Event topics include protests and dissents, Black foods, the Angela Davis lecture that took place at CSUF 49 years ago and researching African diasporic family histories. 

This year’s theme for the month is “Black Publications,” which have been a vital component to the survival of Black people in the United States since the mid-1800s, said Torrell Forree, coordinator of the African American Resource Center.

“Black newspapers, magazines and journals provided Black people the opportunity to center Black voices and experiences, often striving to counter racist and oppressive narratives and images of Black people,” Foree said. “These publications, such as Ebony and The Chicago Defender, have served the Black community since the times of slavery and continue to be vehicles in which Black people preserve history and express our culture.”

The complete schedule of the virtual events, open to the public, and Zoom links and other information to register to attend, can be found on the African American Resource Center website. 

Here are some of this month’s programs:

  • Thursday, Feb. 4, 11:30 a.m.-12:15 p.m. — “Reclaiming Our Time: Centering Black Women and Femmes in Systemic Anti-Black Racism” will explore the specific circumstances of Black women and queer people as victims of various types of state sanctioned violence, featuring Kristin Rowe, assistant professor of American studies, and Latoya Lee, assistant professor of women and gender studies.
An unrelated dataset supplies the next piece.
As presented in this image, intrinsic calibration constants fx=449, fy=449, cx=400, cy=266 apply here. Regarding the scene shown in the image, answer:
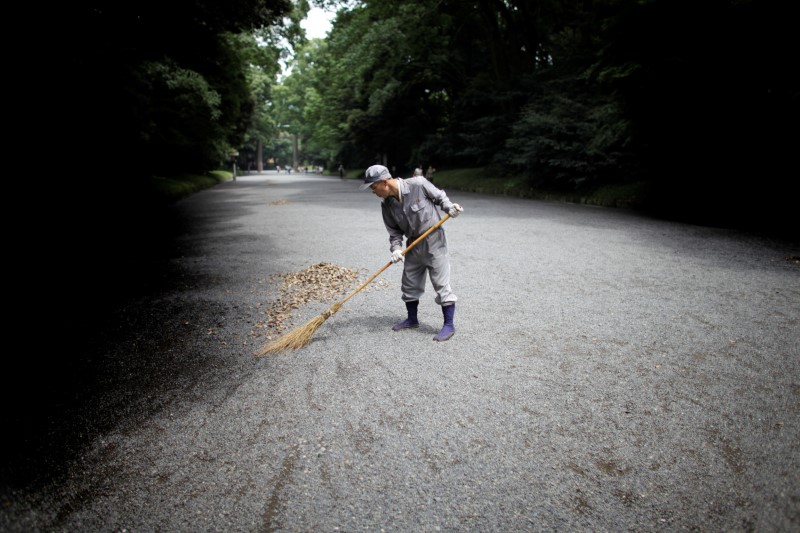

Visit here for more information about the Humanities and Social Sciences Lecture Series.
  • Wednesday, Feb. 10, 2-4 p.m. — “ADOS, Sh**t Hole Countries and (Which) Black Lives Matter: Engaging Contemporary Intra-Racial and Transnational Dynamics Surrounding Black College Students,” a discussion on how the current U.S. sociopolitical climate (related to anti-Black racism and nativism) is impacting Black students.
  • Friday, Feb. 12, 2-3:30 p.m. —  “Angela Davis Tried to Warn Us,” with Mei-Ling Malone, lecturer of African American studies, featuring lessons about the 1972 lecture at CSUF by Angela Davis.
  • Tuesday, Feb. 16, 11:30 a.m. to 1 p.m. — “Titan Table Talks-Black History Month,” with panelists that include the first Black ASI president at CSUF and others who are active in local and national civic engagement.
  • Thursday, Feb. 18, 1-2 p.m. — “Black Foods Showcase,” a lecture by Natalie Graham, associate professor of African American studies, examines the importance of food in Black culture.
  • Monday, Feb. 22, 3-4 p.m. — “The Freedom of Our Hair,” a presentation by Gwen Alexis, lecturer of African American studies, on the ways natural hair has been depicted throughout history, and the beauty and versatility of Black hairstyles.
  • Monday, Feb. 22, 4-5 p.m. — “Black and Able,” focusing on deconstructing and redefining the stereotypes of disability and mental health within the Black community. 
  • Tuesday, Feb. 23, 1-2:30 p.m. — “Critical Consciousness: Protest and Dissent,” highlighting the attack at the Capitol.
  • Thursday, Feb. 25, 4-6 p.m. — “Between Roots and Routes: Strategies for Researching African Diasporic Family Histories and the Power of Place,” showcasing key record collections, tools and strategies for tracing African diasporic ancestry in the U.S.